Text:
The place: Wendy Whiteley’s garden, Lavender Bay.

The Participants: Sui Sui and Allesandro, Saskia and Laura, Lucy and I.

And Rowdy the 5th (dog explorer).

The food: Baba ganoush, cauliflower and hummus dips with breads and vegies

Mini quiches with bacon and parmesan, caramelised onion and cherry tomatoes, pumpkin and fetta.

A crisp crunchy salad with celery and apple.

Homemade cupcakes with raspberry icing and Florentines.

Tea applied generously from two thermoses.

Though the forecast insisted on rain, the winter sun shone brightly, warming our backs as we lounged on the picnic rugs. Rowdy explored the circle allowed by his lead attached to a metal stake driven into the ground. We sat above the garden on a flat stretch of lawn, watching the boats drift by below, and hearing the occasional screams from Luna Park.

Listed records:
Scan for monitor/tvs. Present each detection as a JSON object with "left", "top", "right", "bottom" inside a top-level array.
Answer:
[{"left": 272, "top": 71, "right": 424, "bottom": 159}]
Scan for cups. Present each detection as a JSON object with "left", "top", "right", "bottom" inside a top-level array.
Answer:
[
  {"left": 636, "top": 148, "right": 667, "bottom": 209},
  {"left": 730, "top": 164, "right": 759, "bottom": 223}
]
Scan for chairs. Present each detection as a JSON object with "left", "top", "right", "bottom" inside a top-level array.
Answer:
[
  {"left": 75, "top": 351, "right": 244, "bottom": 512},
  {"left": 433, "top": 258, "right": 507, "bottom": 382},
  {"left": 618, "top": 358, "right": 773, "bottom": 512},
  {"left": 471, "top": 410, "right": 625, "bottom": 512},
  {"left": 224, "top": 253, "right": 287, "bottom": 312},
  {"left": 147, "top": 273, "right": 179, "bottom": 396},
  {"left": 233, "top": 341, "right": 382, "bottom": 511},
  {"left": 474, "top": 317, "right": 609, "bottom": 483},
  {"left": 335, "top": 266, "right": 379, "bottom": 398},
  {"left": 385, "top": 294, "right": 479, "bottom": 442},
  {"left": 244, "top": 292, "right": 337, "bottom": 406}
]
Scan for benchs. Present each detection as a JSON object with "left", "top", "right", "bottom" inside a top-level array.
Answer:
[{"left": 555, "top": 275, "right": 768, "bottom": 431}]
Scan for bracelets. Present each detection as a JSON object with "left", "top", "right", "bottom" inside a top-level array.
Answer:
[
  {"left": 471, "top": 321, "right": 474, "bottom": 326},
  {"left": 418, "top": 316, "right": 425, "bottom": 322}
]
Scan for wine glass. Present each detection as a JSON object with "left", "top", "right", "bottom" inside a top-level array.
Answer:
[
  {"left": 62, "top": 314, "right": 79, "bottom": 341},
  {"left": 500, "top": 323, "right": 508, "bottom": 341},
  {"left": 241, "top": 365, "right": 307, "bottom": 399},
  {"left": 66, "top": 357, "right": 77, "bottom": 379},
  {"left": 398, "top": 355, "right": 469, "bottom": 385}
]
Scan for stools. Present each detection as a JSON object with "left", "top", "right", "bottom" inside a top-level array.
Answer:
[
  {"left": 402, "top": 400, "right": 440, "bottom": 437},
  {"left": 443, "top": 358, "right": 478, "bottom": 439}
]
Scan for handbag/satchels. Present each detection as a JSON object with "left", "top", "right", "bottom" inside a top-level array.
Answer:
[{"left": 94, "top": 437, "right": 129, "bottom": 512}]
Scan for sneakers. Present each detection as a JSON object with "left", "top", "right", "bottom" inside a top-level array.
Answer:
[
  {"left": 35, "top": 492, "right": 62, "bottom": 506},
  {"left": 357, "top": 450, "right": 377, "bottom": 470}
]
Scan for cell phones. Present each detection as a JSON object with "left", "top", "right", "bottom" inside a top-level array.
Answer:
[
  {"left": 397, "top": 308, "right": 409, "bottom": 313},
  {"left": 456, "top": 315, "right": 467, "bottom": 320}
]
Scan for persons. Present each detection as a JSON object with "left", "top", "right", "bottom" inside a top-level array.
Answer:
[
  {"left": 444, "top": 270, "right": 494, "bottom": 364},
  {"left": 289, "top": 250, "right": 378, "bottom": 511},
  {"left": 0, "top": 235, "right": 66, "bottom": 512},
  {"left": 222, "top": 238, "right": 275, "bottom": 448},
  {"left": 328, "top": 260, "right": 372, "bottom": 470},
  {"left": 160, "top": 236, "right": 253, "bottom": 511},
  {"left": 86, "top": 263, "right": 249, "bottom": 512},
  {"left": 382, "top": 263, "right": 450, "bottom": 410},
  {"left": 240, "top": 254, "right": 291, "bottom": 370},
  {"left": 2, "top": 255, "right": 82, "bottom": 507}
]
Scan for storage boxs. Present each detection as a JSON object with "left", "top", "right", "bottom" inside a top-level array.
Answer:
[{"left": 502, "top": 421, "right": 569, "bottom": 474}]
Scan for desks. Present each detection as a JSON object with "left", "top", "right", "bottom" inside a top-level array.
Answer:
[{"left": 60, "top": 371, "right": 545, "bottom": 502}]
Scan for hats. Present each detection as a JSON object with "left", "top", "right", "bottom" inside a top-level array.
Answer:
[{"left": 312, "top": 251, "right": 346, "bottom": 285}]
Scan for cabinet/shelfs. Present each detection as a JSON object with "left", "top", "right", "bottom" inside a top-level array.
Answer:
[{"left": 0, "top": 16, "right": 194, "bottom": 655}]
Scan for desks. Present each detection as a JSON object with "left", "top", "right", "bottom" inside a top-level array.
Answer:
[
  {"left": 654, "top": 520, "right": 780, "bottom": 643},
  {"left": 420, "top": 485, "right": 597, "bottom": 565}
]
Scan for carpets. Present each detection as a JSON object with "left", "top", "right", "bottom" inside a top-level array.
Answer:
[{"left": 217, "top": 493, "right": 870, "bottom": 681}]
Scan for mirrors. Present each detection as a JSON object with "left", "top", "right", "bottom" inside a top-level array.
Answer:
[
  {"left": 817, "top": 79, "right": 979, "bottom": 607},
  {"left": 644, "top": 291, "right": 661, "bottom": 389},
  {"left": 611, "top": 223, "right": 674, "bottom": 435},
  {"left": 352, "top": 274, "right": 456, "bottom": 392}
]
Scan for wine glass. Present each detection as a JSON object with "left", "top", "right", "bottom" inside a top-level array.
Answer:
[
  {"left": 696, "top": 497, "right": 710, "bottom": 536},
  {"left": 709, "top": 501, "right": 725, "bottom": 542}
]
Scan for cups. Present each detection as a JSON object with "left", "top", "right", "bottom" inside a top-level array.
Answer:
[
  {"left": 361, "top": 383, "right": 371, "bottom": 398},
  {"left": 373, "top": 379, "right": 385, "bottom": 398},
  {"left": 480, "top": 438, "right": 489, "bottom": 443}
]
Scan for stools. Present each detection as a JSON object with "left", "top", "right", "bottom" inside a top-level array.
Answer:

What you will do:
Write the next part of the Lavender Bay picnic account above, starting after its last sentence.

Response to this exercise:
We talked books, travel and movies. Laura and Lucy cartwheeled around us. Rowdy barked at dogs moseying by, until an unleashed poodle caused so much excitement, he tore his stake from the ground and raced after it. The girls chased Rowdy up and down the grass, as the poodle’s owner tried unsuccessfully to retrieve a foil cupcake case it had swiped.

Sui Sui made tea, adding milk from a small china jug wrapped in cling wrap that had travelled there inside a lunch box. Laura did a handstand against her Mum’s back, then she and Lucy did them either side of the thick rough trunk of a palm tree.

We swapped and returned books. Bibliophiles all. We planned future reading, we rated recent movies, we laughed. We packed up the picnic and descended into the garden, exploring the narrow paths winding back and forth along the terraces on the hill, holding onto curving balustrades made from fallen branches and climbing steep steps of stone.   We crushed spears of lavender between our fingers. We ran our hands over smooth tree trunks, and a polished granite bust that Laura thought might be useful for practising kissing.

The girls wanted a game of Hide and seek. We chatted for a count of fifty then set off along the paths. Laura was discovered but where was Lucy? We called and called, crisscrossing up and down. I imagined her laughing at us, stealthily sneaking along behind the squawking adults.

“Lucy! Lucy!”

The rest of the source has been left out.